*What you have to do*
Gather every line in the records below that contains the string "sleeve", copying each one in full. Matching is case-sensitive.

*Exercise input*
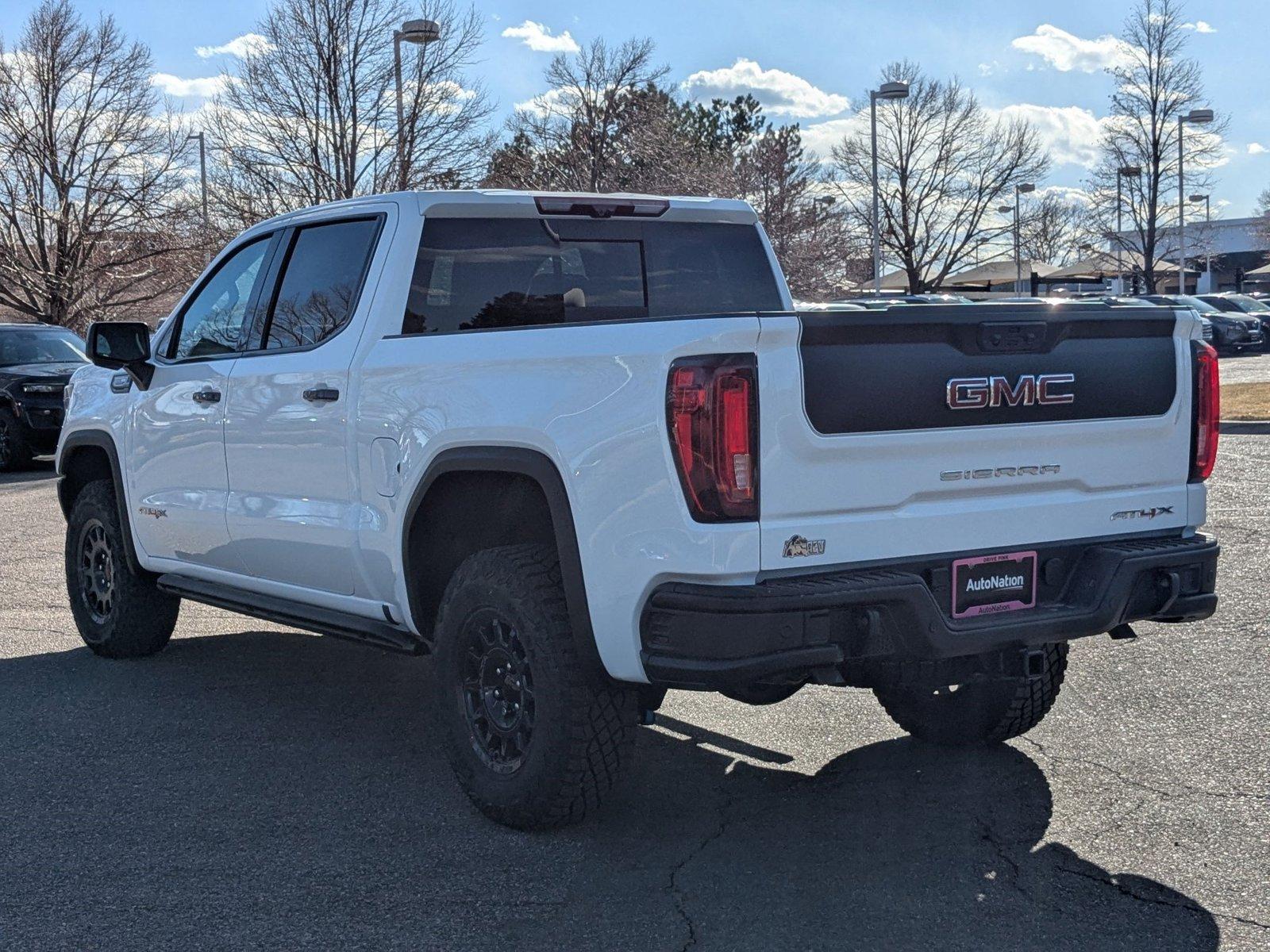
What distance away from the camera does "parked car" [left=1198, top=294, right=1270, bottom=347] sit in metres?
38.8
...
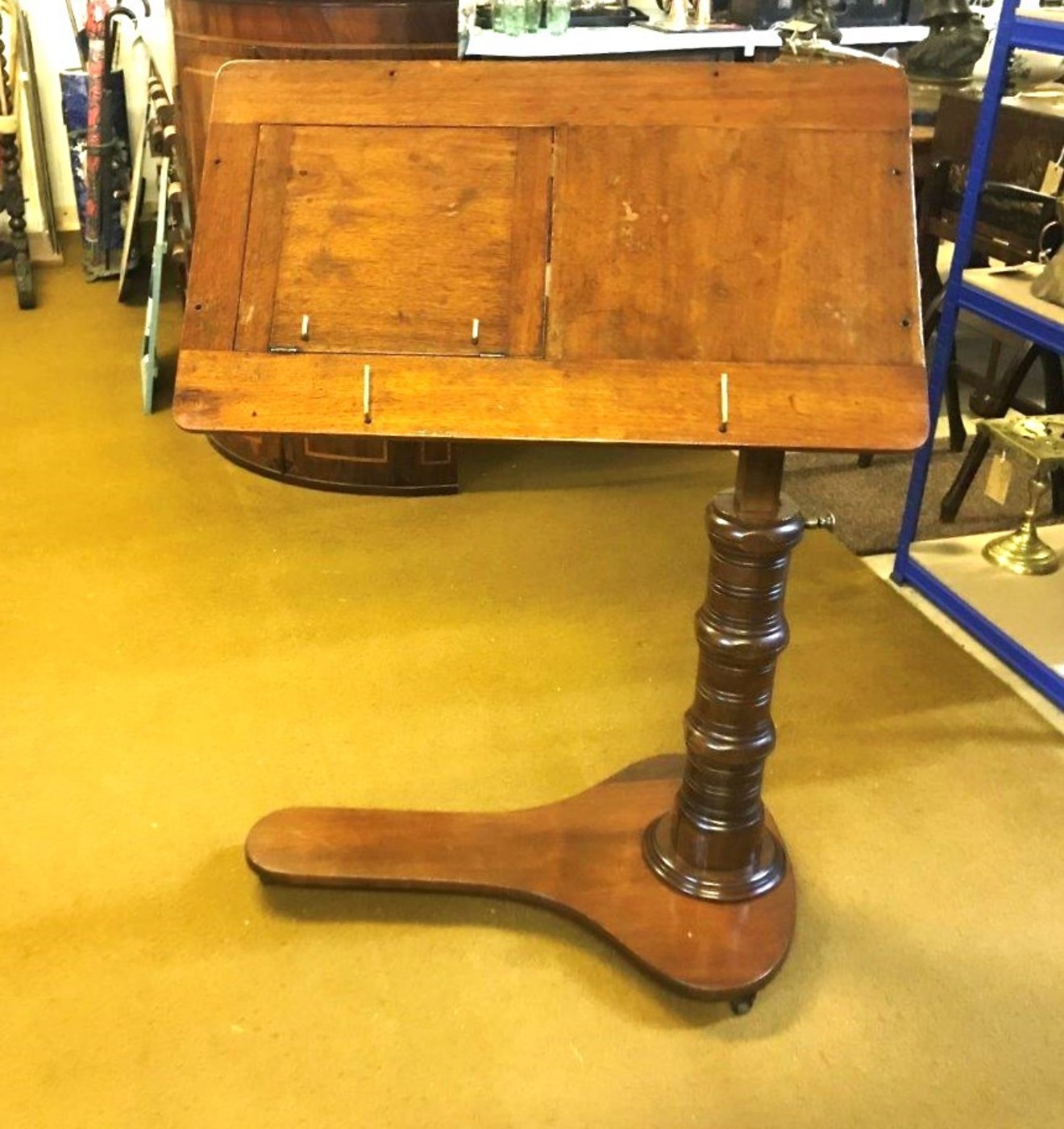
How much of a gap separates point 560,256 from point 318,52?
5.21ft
...
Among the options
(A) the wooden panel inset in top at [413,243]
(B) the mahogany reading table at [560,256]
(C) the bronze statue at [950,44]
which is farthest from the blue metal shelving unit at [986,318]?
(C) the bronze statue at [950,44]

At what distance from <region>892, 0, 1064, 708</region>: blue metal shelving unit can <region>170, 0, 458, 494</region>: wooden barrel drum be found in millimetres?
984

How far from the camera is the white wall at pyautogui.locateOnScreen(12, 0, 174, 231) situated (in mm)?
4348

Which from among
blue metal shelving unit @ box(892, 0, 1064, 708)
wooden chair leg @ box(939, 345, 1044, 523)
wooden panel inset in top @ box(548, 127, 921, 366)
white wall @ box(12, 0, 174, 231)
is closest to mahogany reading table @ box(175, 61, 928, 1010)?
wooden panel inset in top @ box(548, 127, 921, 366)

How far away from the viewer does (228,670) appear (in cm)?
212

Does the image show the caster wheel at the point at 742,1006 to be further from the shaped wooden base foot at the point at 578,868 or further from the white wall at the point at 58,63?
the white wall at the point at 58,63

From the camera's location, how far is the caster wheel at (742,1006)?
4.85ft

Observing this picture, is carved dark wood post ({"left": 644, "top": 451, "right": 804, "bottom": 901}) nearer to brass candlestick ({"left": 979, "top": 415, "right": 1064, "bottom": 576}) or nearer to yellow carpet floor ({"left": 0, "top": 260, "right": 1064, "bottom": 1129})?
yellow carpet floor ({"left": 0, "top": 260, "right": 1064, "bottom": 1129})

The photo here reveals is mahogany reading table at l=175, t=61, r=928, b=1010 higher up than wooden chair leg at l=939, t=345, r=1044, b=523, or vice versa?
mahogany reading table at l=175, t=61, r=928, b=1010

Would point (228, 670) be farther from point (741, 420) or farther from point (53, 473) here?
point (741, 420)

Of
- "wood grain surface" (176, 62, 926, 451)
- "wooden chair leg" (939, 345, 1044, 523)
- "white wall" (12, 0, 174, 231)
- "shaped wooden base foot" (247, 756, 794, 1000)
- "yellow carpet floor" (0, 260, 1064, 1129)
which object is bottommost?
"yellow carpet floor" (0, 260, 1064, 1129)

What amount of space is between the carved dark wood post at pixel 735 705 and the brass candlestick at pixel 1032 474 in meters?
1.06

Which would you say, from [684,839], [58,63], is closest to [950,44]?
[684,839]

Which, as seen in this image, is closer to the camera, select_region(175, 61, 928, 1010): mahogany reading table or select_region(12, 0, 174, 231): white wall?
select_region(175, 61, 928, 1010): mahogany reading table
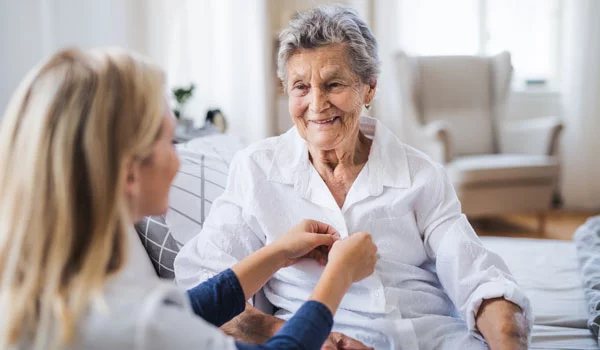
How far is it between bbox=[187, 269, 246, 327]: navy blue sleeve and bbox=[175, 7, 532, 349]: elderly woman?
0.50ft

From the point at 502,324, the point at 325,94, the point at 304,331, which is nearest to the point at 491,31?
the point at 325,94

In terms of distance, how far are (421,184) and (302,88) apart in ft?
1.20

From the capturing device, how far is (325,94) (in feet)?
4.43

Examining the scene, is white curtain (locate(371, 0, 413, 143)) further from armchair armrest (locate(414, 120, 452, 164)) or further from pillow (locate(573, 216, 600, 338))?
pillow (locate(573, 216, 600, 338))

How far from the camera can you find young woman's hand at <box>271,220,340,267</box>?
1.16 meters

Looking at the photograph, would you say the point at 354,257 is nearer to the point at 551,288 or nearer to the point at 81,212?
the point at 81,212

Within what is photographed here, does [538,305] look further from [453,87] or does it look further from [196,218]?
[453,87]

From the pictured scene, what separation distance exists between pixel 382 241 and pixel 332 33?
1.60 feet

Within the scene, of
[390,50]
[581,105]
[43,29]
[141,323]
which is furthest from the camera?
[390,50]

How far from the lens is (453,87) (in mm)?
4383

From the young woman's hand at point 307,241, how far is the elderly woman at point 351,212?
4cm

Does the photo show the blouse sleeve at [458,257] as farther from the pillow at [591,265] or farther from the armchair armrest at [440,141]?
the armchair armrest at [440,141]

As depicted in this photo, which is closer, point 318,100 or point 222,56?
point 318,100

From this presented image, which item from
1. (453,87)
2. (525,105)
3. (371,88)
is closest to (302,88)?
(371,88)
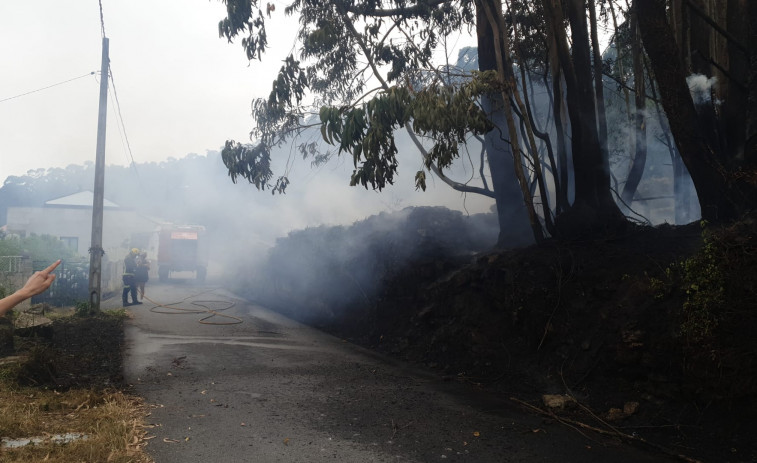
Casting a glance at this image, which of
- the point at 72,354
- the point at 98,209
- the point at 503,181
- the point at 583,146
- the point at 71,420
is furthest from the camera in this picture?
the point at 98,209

*Written reply*
How far is it between bbox=[187, 269, 246, 327]: navy blue sleeve and bbox=[175, 7, 532, 349]: elderly woman?
Does the photo show the blouse sleeve at [458,257] as farther from the pillow at [591,265] or farther from the armchair armrest at [440,141]?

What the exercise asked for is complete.